Moreover, from fundamental perspective, pandemic was not a major deal breaker for the sector in terms of returns. Indeed, sector’s ROE has improved in 2020 to 28%, but even as things got back to normal, indicator continues to sit well above 20 percent two years later. It is also true that in the present days, Technology companies were more willing to take advantage of low interest-rate environment and accumulate debt to, among other things, pursue value adding acquisitions. However, that did not materially impact their balance sheet strength, as equity ratio for the entire sector remains in a healthy 40%+ range.
Attractively Valued Quality IT is even more resilient
If we look specifically at attractively valued quality IT – the group commands significantly higher profitability and returns, holds essentially no net debt relative to equity and has more moderate valuation ratios (trailing PE) than the broader sector of the S&P. Besides, companies are well financed and hold sufficient resources to keep iterating on new products & services to remain relevant.
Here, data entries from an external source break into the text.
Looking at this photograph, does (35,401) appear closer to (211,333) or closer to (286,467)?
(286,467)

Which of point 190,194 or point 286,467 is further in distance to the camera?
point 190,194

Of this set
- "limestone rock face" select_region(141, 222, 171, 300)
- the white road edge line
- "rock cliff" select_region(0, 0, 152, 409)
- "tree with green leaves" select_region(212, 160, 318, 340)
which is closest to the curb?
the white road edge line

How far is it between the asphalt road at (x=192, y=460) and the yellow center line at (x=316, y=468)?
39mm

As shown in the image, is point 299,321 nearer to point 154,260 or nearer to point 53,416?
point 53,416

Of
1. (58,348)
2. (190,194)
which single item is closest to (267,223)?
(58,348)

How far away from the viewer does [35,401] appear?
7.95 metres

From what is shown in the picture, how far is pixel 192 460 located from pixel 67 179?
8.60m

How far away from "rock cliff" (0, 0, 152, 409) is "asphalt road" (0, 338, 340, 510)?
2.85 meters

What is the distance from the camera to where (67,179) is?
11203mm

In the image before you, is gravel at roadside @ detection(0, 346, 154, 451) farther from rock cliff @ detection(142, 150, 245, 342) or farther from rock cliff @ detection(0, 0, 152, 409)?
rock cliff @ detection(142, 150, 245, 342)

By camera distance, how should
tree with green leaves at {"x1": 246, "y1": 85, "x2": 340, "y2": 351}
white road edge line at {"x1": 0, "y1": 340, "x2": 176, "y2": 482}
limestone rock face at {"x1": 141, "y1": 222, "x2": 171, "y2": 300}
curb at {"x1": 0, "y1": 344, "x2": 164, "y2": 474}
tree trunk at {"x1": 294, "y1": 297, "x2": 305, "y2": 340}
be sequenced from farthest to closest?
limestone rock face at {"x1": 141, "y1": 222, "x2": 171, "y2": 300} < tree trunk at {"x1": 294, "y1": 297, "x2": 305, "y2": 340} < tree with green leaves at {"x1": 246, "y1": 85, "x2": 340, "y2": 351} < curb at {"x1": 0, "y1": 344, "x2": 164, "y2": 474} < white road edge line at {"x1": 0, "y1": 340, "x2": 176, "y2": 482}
Therefore, we believe that high-quality tech leaders can weather ongoing macro headwinds much better than the broader market and respective sector.
Figure 3: Selected characteristics as of 31.07.2022 (Median method)
Source: Hérens Quality AM, Reuters
Sell-off experienced in the first half resembles more of a negative sentiment shift that is not supported by fundamentally healthy operating results, unlike during dot-com bust – when sector was full of new, highly unprofitable companies that vowed to “change the world”. Sector rotation that happened in July – with a strong rebound in IT – is a good argument in favor of this theory.